🤖 AI Summary
Natural language recommendations often suffer from ambiguous or implicit user intents—e.g., broad queries (“cities suitable for youth-friendly activities”) or indirect ones (“cities appropriate for high-school graduation trips”)—posing significant challenges for intent understanding. To address this, we propose a query reformulation method that jointly balances breadth and depth: (1) breadth is enhanced via subtopic expansion to improve semantic coverage; (2) depth is achieved through LLM-powered generative semantic enrichment. This is the first work to explicitly co-model breadth and depth in query reformulation for natural language recommendation. We further introduce three new benchmark datasets specifically designed to evaluate performance on complex, multi-faceted intents. Extensive experiments demonstrate that our approach substantially outperforms existing state-of-the-art methods across multiple natural language recommendation benchmarks, with particularly pronounced gains in scenarios involving intricate semantic structures and implicit user preferences.
📝 Abstract
Natural Language (NL) recommender systems aim to retrieve relevant items from free-form user queries and item descriptions. Existing systems often rely on dense retrieval (DR), which struggles to interpret challenging queries that express broad (e.g., "cities for youth friendly activities") or indirect (e.g., "cities for a high school graduation trip") user intents. While query reformulation (QR) has been widely adopted to improve such systems, existing QR methods tend to focus only on expanding the range of query subtopics (breadth) or elaborating on the potential meaning of a query (depth), but not both.
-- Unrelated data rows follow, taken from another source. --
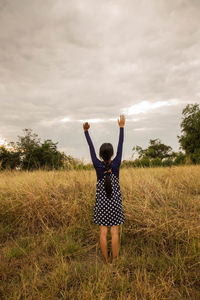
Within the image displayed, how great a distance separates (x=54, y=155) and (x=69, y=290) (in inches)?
673

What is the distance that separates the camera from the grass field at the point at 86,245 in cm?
252

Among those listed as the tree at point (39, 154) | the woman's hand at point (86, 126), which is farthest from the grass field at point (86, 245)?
the tree at point (39, 154)

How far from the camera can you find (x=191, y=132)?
31391mm

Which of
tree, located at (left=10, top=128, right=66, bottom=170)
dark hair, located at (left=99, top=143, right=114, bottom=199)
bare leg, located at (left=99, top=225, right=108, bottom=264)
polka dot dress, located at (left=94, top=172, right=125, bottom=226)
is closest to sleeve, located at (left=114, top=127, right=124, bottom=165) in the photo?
dark hair, located at (left=99, top=143, right=114, bottom=199)

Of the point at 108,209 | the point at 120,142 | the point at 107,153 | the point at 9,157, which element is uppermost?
the point at 9,157

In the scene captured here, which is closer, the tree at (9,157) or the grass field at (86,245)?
the grass field at (86,245)

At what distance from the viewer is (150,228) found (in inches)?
148

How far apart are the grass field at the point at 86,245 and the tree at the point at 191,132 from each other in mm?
26098

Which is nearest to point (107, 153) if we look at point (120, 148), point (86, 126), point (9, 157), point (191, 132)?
point (120, 148)

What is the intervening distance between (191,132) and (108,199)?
3138 cm

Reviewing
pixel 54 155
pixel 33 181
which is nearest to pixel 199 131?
pixel 54 155

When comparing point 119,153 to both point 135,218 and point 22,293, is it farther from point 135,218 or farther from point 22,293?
point 22,293

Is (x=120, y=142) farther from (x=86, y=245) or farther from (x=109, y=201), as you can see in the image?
(x=86, y=245)

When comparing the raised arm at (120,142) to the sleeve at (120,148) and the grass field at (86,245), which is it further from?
the grass field at (86,245)
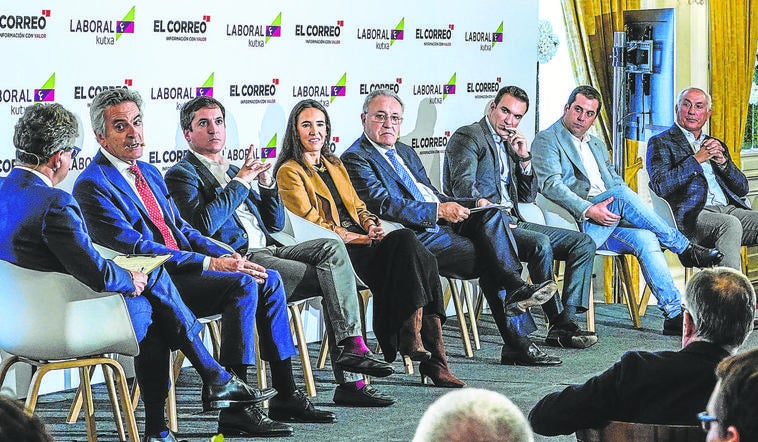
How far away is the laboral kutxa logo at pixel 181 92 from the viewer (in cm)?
565

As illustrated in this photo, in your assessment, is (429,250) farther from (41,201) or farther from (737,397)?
(737,397)

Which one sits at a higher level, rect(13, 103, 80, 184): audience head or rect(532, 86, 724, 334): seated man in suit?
rect(13, 103, 80, 184): audience head

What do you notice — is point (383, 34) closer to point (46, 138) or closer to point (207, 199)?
point (207, 199)

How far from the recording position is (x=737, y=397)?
1753 mm

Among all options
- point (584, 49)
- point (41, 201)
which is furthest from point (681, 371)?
point (584, 49)

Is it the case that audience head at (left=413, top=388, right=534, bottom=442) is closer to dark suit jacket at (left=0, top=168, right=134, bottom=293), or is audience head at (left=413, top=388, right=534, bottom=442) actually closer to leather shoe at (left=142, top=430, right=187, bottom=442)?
dark suit jacket at (left=0, top=168, right=134, bottom=293)

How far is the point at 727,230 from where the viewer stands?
715 cm

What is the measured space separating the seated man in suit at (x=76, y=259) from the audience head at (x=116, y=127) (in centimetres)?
40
In this paper, we propose EQR (Elaborative Subtopic Query Reformulation), a large language model-based QR method that combines both breadth and depth by generating potential query subtopics with information-rich elaborations. We also introduce three new natural language recommendation benchmarks in travel, hotel, and restaurant domains to establish evaluation of NL recommendation with challenging queries. Experiments show EQR substantially outperforms state-of-the-art QR methods in various evaluation metrics, highlighting that a simple yet effective QR approach can significantly improve NL recommender systems for queries with broad and indirect user intents.